For many individuals who receive an HIV-1 positive diagnosis, ART is a routinely used approach to keep the virus at bay and minimize disease progression.
In an attempt to move beyond the current standard of HIV cure, researchers have coupled an antibody with standard-of-care antiretroviral treatment (ART), finding that the duo kept virus levels very low - almost undetectable - in nonhuman primates. The new combination therapy could prove to be a successful therapeutic strategy for the long-term control of HIV infection. For many individuals who receive an HIV-1 positive diagnosis, ART is a routinely used approach to keep the virus at bay and minimize disease progression.

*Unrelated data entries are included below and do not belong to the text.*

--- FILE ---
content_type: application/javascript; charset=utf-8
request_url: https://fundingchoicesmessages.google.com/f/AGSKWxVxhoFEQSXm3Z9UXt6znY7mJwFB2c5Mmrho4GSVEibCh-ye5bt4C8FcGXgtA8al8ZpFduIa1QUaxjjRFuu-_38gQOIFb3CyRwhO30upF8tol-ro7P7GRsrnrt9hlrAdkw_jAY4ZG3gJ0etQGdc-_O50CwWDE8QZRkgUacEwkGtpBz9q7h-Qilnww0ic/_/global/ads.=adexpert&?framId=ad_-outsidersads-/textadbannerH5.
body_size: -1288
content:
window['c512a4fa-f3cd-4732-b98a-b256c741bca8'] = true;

‘Dual therapy may offer an adjunct option that controls viremia and reverses immune system damage without the need for lifelong therapy.’

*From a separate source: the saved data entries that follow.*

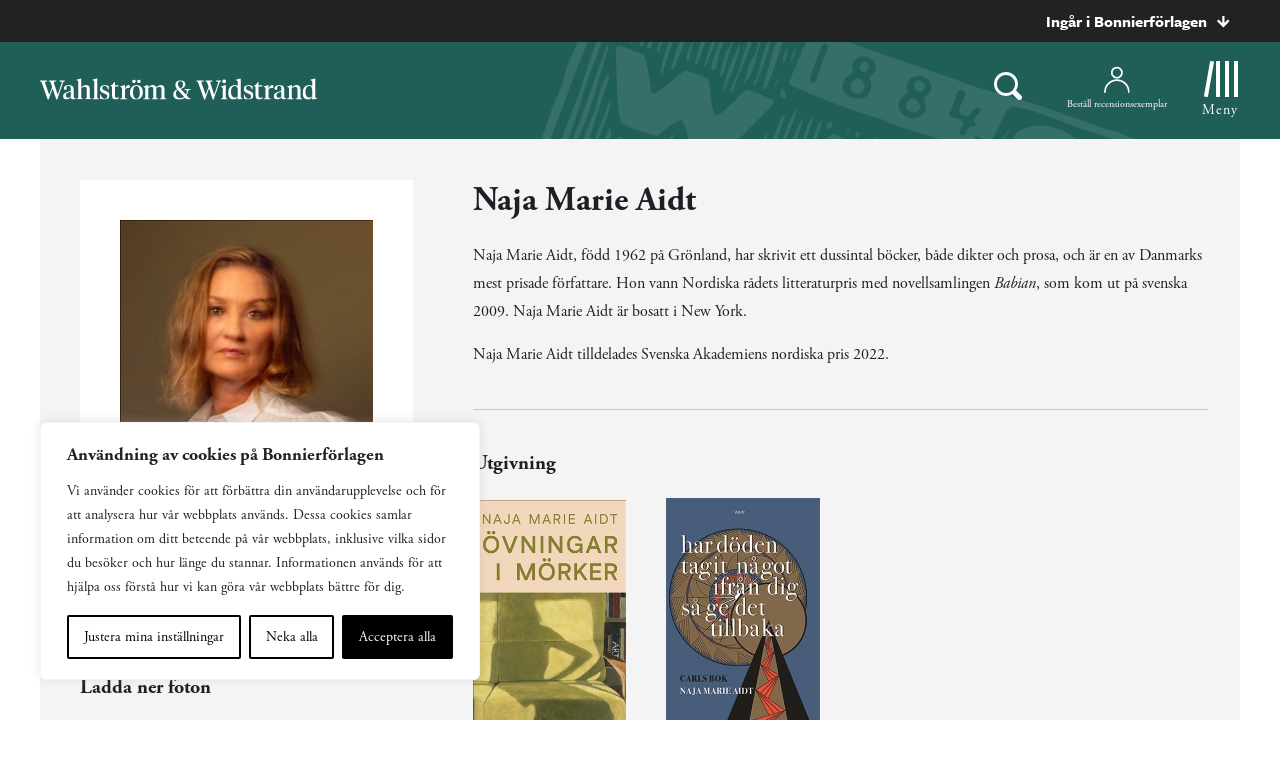

--- FILE ---
content_type: text/plain; charset=utf-8
request_url: https://directory.cookieyes.com/api/v1/ip
body_size: 0
content:
{"ip":"3.145.181.245","country":"US","country_name":"United States","region_code":"OH","in_eu":false,"continent":"NA"}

However, maintaining the drug regimen for extended periods is costly and often associated with HIV persistence, as well as adverse health outcomes. Seeking a new method to potentially lessen patient dependence on ART, Siddappa Byrareddy et al. administered a short course of ART combined with either antibodies targeting α4 β7 (an integrin protein involved in directing gut-based immune responses) or a control to simian immunodeficiency virus (SIV)-infected rhesus macaques. This process was followed by ART withdrawal.
In ART-only treated animals, viral loads rapidly rebounded and CD4+ T cells dipped after ART removal. In animals also given α4 β7-specific antibodies, by contrast, virus levels remained undetectable and CD4+ T cell levels returned to normal - effects that were sustained for more than nine months after all anti-viral agents were stopped.
These findings suggest the dual therapy may offer an adjunct option that controls viremia and reverses immune system damage without the need for lifelong therapy, the authors say.